In response, Johnson
defended his charitable work and business investments, saying Sterling
should have done his homework before making the comments.
"My whole life is
devoted to urban America. So, you know I just wish he knew the facts
when he's talking," Johnson told Cooper. "But he's a man who's upset and
he's reaching. He's reaching. He's trying to find something that he can
grab on to help him save his team. And it's not going to happen."
Johnson said Sterling
disrespected the work he's done, like helping coffee shops, gyms and
theaters open in urban areas. "That really makes me upset. And then my
competitive spirit comes out, because I've done all this great work. All
the kids we've sent to college, and I've got 150 kids on scholarship
right now."
He also responded to Sterling's HIV remarks, saying he never tried to hide the diagnosis when he retired from the NBA in 1991.
"I came out like a man,
you know, I told the world. I didn't blame nobody else. I understood
that what I did was wrong," Johnson said. "OK, so I announced that to
the world, and I hoped that I was able to help people in doing that, and
I think I did."
Johnson says Sterling's comments about HIV show there's still a stigma that needs to be fought.
"I hope this doesn't set
us back," Johnson said. "The stigma is still there. We know that.

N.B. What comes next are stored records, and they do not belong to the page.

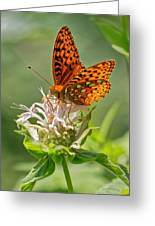 Great Spangled Fritillary On Bee Balm Greeting Card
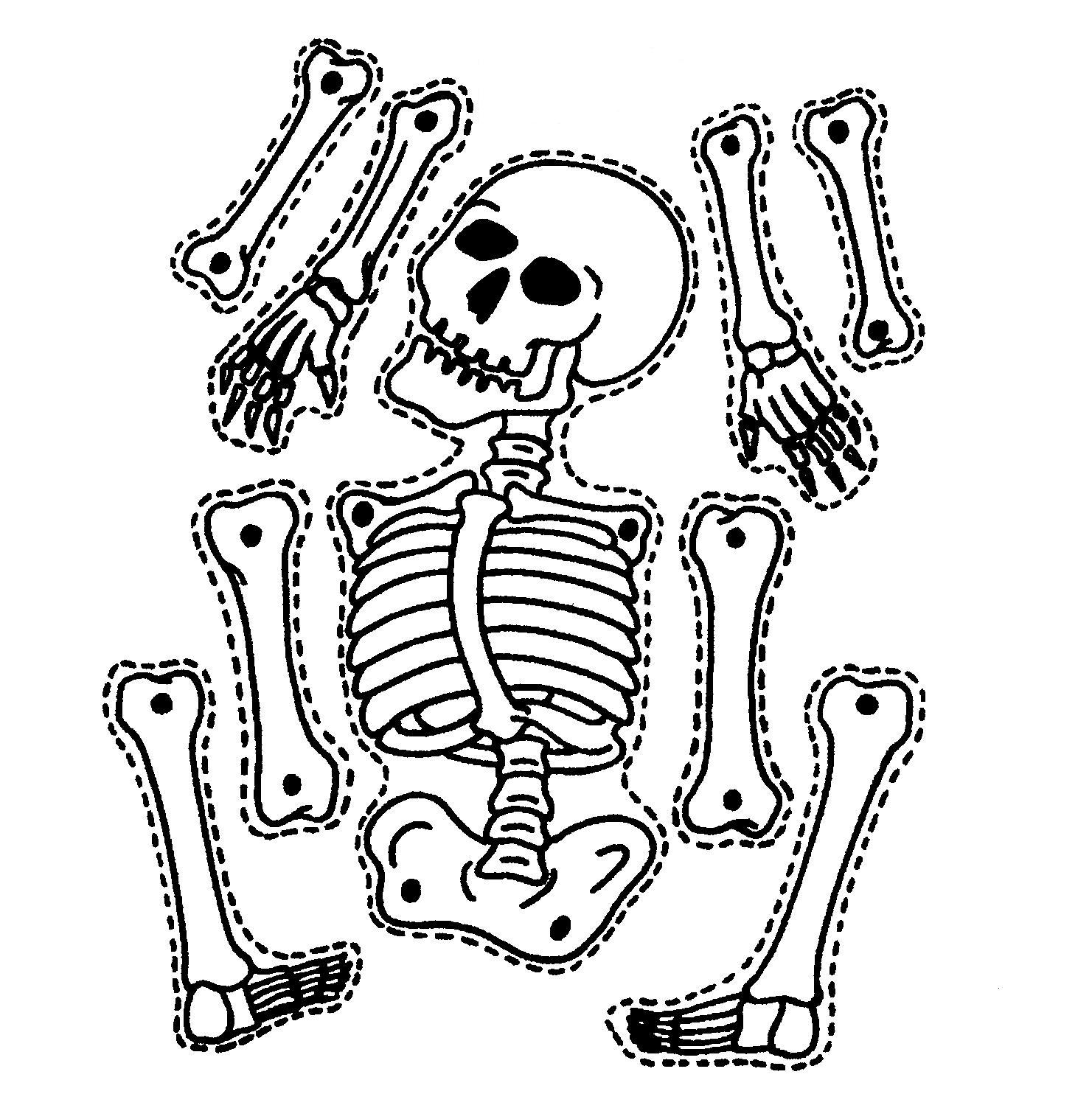 1481x1484 Drawn Skeleton Printable Halloween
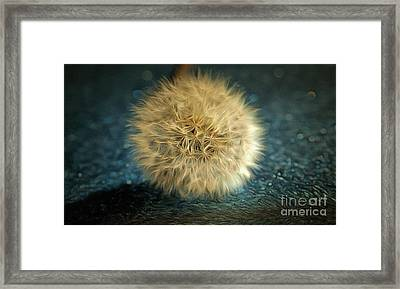 The Golden Wish Framed Print by Krissy Katsimbras
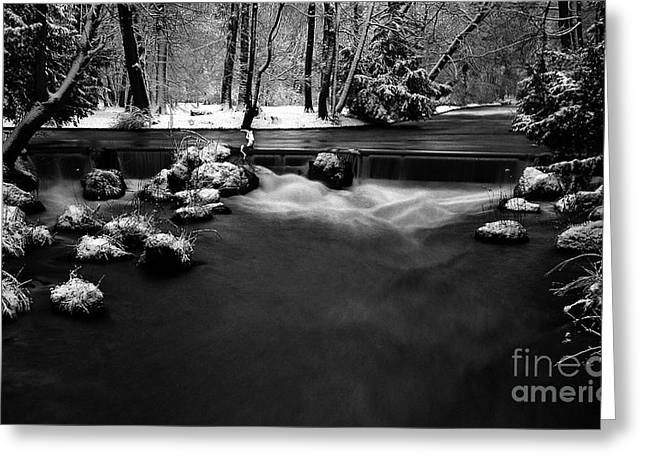 Eisbach In The Winter Greeting Card by Hannes Cmarits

We've
been fighting it for years, and what we want to continue to do is just
educate the world that it's OK, that you can high-five a person who has
HIV. It's OK. ... It's a shame that Donald used this platform with you,
instead of using this platform to come out and apologize to the world,
which would have been great."
Johnson also told Cooper
that he has yet to receive an apology from Sterling, who called him and
asked him to appear by his side in an interview with Barbara Walters
that never took place.
Johnson and the woman at
the center of the scandal -- V. Stiviano -- have met briefly only once,
the NBA legend said, taking a picture at a Los Angeles Dodgers game.
Johnson is a part-owner of the baseball team.
"I don't know the young
lady. I barely know Donald, so now I am caught in the middle of this
love affair or whatever they had," Johnson said.